Until We Have Faces by RED Review| Posted September 18, 2011
RED released their debut album, "The End of Silence" in 2006, which began a Chrstian music revalution. Now in 2011, RED released their third of hopefully many more to come albums called "Untill We Have Faces". This album is overall one of my favorite Chirstian albums, and I hope you'll enjoy it too.
1. Feed The Machine 5/5
This song is a great way to start the album. This is easily the heaviest track on the album. A great track for metal lovers.
2. Faceless 5/5 A great song that's more of a regular rock song.
3. Lie To Me (Denial) 5/5
Next to FTM, this is my favorite track on the album.
4. Let it Burn 4/5 A good track. The song is slower, but it has a great message!
5. Burried Beneath 3/5
A good rock song. Pretty upbeat.
6. Not Alone 5/5 Another slow track. But a positive messasge that reminds messagers that Jesus will never leave you and to trust in him through the tuff times.
7. Watch You Crawl 3/5
A good song.
8. The Outside 2/5
Not my absolute favorite track, but it's a good one.
9. Who We Are 5/5
Yeh! Another solid rock song! Deffinatly in the top 3!!
10. Best is Yet to Come 4/5
A good song that reminds everbody that God puts you through the hard times to make you stronger.
11. Hym for the Missing 5/5 A song that shows how much Jesus cares for us, and what happens when one of us walks away from him.
Well, that's it for my review! Be sure to check back often for more reviews! Check out my friends reviews, his username is dreamingoutloud. TTYL!!!!!!!!!!!! -yoda98
Red finds their identity| Posted March 29, 2011
Red's third album takes a different approach this time. It has some of the bands heaviest songs to date, and some of the most mellow songs too. If you are a fan of Red, don't expect this album to destroy your eardrums. When you get rocked by one song, another song comes on to calm you down.

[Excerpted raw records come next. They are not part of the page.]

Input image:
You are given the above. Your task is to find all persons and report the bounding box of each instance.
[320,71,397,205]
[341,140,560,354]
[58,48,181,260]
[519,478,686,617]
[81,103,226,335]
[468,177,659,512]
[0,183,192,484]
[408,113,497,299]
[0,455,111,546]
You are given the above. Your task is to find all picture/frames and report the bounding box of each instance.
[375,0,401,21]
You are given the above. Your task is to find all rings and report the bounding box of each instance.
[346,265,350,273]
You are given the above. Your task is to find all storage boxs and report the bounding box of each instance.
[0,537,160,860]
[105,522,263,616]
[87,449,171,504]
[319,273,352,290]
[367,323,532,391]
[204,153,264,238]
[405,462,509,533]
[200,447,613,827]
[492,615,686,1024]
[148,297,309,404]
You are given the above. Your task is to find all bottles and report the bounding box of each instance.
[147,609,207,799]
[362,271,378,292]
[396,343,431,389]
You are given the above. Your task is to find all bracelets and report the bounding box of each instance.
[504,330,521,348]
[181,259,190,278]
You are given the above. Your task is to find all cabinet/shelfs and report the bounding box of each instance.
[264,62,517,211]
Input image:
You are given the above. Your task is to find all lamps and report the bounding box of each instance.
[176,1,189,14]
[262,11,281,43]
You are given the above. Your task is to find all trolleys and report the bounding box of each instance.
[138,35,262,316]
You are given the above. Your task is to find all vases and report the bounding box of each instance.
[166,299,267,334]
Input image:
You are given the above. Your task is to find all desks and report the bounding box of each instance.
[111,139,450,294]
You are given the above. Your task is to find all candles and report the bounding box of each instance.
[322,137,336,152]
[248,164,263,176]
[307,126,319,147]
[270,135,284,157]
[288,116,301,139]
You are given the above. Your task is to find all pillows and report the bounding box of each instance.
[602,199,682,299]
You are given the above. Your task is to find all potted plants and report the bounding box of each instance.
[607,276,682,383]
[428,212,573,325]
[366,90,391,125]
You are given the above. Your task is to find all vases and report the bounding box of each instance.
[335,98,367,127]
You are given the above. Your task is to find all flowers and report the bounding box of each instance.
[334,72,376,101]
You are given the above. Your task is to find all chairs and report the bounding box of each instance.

The first track, "Feed The Machine" is easily the band's heaviest song to date. Amazing display of in-your-face intensity. The single "Faceless" is not quite as intense, but it packs a punch and possibly the best track. It talks about being faceless without God: "Fallen and faceless/ so hollow, hollow inside" "Lie To Me (Denial) is another solid track with incredibly powerful lyrics to go with it: "All the pain you fed starts to grow inside/ It lives again and you can't let it die" The next track "Let It Burn" slows it down for the first ballad which seems to be about someone choosing pain over God. "Buried Beneath" is on the line of power ballad and mid-tempo rock. It is possibly the most diverse song on the album. "Not Alone" is a ballad with lyrics from God's perspective. The next three songs ("Watch You Crawl", "The Outside" and "Who We Are") really show how the band has matured in their hard rock edge. The guitar intro to "Watch You Crawl" is incredible, the verses in "The Outside" are different, and "Who We Are" is a nice pop-punk track. The album closes out with the uplifting "Best Is Yet To Come" and the thought provoking "Hymn For The Missing".
Overall, the album can sound a little generic at times and can sound like Breaking Benjamin. But one thing Breaking Benjamin have never done is use positive lyrics that point to the Savior. That's how we find our identity!
Rad album!| Posted March 19, 2011
I bought this album shortly it came out, and I really like it. "Faceless" is my favorite so far. :) I'm not a huge fan of the screaming here and then, but otherwise awesome album. I got to see RED at Winter Jam this past year, and loved them ever since. Highly recommended! :D
Until We have faces| Posted February 07, 2011
Ultimatly so far so AWSOME. The band, I believe, is getting better!! As if that was even possible.
"Who we are" and "Faceless" are so far my favs on the album.
There's really no other band that's quite like them.
Great New Red| Posted February 05, 2011
This is a great new album from Red. They start out strong in true Red style, but soften as the album continues. Not to say that they ever drop the energy of the songs at all, but they do "calm" in the later tracks. All in all another amazing album from Red.